Olivier Faure reproche à Jordan Bardella de véhiculer des préjugés qui associent l’homophobie à l’islam.

En ce qui concerne la lutte contre l’homophobie, Gabriel Attal a exprimé sa propre expérience – « J’ai vécu de l’homophobie, je la vis encore. Heureusement, j’ai un bon réseau de soutien. J’ai appris à me protéger », a déclaré le premier ministre – avant de plaider pour une « République inflexible lorsqu’il s’agit de discriminations ». Le premier ministre a rappelé que l’accès à la Procréation Médicalement Assistée (PMA) pour toutes les femmes a été décidé sous la présidence d’Emmanuel Macron, une décision à laquelle le RN s’est opposé.

« Je tiens à remercier Gabriel Attal pour être le premier Premier ministre à afficher ouvertement son homosexualité – un exemple pour tous ceux et celles qui, évidemment, de nos jours… »

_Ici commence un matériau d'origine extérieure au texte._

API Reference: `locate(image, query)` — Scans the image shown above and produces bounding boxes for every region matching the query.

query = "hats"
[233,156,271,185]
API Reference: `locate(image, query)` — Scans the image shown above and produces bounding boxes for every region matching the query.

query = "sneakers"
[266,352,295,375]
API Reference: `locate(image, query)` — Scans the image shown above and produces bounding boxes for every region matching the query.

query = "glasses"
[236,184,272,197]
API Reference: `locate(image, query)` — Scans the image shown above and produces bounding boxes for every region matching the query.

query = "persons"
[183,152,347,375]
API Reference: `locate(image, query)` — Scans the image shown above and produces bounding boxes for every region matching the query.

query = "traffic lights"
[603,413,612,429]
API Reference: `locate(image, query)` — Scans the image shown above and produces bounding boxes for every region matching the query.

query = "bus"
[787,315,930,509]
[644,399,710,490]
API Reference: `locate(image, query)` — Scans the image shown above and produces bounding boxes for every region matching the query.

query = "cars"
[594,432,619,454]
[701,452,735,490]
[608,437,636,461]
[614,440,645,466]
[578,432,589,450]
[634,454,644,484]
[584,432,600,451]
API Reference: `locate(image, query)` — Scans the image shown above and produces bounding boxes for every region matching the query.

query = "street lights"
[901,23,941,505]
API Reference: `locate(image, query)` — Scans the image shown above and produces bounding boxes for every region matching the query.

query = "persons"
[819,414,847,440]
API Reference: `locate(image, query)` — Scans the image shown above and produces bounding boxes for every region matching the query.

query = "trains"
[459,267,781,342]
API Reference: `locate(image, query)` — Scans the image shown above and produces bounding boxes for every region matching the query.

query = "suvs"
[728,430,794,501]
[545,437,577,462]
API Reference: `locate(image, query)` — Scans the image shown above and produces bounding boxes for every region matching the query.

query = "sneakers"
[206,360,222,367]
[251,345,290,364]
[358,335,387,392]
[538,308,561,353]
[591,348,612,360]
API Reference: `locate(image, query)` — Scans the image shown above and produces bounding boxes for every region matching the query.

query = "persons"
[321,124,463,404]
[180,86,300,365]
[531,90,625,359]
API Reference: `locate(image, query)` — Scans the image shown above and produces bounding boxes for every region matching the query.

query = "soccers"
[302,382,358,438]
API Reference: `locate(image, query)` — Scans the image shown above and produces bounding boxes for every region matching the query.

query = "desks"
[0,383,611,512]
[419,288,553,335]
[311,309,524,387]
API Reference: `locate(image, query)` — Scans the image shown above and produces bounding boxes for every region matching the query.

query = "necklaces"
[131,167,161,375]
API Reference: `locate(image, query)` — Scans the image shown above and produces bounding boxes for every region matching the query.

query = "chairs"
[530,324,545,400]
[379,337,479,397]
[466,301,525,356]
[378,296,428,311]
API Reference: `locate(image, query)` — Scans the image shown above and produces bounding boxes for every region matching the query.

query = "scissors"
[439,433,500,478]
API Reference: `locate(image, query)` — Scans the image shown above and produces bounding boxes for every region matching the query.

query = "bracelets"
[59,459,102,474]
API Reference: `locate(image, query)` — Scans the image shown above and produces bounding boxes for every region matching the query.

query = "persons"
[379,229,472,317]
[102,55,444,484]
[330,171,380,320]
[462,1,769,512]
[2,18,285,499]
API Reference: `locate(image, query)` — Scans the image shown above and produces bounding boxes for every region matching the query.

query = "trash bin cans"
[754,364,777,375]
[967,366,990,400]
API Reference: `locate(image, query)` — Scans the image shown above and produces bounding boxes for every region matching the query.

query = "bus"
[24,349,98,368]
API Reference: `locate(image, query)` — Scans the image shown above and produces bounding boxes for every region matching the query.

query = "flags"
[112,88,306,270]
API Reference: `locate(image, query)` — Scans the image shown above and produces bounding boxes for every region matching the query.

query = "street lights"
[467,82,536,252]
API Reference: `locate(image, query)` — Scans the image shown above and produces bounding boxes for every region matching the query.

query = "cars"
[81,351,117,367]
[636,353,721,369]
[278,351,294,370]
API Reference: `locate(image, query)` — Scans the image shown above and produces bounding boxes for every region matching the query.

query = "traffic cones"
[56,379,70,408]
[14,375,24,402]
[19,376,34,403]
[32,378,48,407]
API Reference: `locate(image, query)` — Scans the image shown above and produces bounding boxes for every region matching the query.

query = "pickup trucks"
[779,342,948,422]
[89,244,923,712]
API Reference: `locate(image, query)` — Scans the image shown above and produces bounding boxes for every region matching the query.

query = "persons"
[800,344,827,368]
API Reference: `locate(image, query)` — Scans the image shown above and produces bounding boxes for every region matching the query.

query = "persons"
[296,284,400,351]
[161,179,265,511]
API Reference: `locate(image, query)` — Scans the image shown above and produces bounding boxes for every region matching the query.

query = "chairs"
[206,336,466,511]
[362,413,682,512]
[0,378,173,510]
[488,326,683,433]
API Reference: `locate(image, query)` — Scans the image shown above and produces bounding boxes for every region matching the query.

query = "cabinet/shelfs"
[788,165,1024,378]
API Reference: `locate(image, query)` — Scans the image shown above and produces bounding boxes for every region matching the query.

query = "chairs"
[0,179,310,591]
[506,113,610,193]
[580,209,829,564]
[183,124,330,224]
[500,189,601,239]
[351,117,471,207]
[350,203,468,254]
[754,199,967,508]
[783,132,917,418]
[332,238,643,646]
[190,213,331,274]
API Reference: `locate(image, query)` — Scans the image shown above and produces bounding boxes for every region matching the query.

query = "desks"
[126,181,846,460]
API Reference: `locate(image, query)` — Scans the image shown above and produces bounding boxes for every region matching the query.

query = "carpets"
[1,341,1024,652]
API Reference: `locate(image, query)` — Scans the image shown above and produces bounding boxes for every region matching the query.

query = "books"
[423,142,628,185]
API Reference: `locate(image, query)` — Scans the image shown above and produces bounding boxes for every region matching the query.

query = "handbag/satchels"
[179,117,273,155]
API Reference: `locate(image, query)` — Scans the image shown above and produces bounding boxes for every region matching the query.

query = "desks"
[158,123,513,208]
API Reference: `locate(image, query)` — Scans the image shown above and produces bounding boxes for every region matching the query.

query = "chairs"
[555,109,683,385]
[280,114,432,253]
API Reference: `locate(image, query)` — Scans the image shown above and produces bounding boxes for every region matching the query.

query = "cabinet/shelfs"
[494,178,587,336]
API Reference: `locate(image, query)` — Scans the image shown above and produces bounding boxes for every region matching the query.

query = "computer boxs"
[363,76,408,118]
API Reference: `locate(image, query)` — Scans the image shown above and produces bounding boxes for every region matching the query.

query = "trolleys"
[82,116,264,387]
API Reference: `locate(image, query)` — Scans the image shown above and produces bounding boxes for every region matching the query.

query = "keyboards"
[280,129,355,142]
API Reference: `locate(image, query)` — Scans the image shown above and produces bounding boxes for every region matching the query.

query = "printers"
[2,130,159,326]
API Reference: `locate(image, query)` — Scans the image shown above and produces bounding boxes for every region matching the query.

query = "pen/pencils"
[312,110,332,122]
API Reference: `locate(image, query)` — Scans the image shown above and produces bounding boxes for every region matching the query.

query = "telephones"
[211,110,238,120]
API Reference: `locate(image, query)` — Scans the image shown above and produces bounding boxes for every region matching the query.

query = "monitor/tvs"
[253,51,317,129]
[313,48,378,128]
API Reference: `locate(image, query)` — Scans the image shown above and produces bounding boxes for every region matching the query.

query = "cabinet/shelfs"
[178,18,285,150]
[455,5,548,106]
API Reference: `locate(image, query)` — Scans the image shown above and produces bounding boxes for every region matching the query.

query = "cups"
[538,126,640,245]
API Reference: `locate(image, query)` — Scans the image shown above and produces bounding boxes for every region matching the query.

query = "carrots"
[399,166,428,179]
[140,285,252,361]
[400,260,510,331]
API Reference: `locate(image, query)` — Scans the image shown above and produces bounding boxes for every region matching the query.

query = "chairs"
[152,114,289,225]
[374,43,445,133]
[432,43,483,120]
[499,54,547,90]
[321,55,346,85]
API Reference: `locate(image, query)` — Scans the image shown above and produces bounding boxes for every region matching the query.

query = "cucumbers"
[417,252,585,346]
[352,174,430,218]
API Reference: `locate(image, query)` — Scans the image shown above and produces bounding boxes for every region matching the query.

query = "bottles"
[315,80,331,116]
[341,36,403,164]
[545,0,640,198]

Olivier Faure a exprimé ses préoccupations envers la transphobie lors d’une des rares démonstrations d’amitié de la soirée entre lui et deux autres hommes. Il s’est exprimé de façon critique sur les déclarations récentes du Président concernant la possibilité de proclamer un changement de genre à la mairie, des commentaires qui ont été mal reçus par les associations LGBT+. Il a noté la souffrance de ceux qui se sentaient nés dans le mauvais corps de genre. Selon lui, personne ne devrait être considéré comme anormal en France. Il a indiqué que l’homophobie et la transphobie étaient en augmentation dans les pays gouvernés par l’extrême droite, en prenant la Hongrie comme exemple.

Jordan Bardella, en revanche, n’a pas directement traité la question. Il a déclaré que dans beaucoup de quartiers français, il est dangereux d’être juif, gay ou femme à cause de l’arrivée de personnes qui rejettent toute forme de diversité. Faure l’a directement réfuté, l’accusant de propager des idées préconçues qui équivalent l’homophobie et l’islam. Bardella a répliqué que si les couples homosexuels ne se tenaient plus la main en Seine-Saint-Denis, c’était à cause de ses amis du Hamas, alliés à la France insoumise. La journaliste Caroline Roux a finalement interrompu la dispute.